Select and copy every line that contains the word "pixel".

### Data
------------------------------
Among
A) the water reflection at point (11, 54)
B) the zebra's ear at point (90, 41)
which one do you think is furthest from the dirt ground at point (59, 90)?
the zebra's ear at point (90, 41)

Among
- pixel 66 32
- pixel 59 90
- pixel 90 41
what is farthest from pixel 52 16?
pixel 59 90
------------------------------
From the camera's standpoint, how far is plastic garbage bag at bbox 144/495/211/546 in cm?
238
------------------------------
### Finished task
- pixel 66 32
- pixel 59 90
- pixel 90 41
what is farthest from pixel 52 16?
pixel 59 90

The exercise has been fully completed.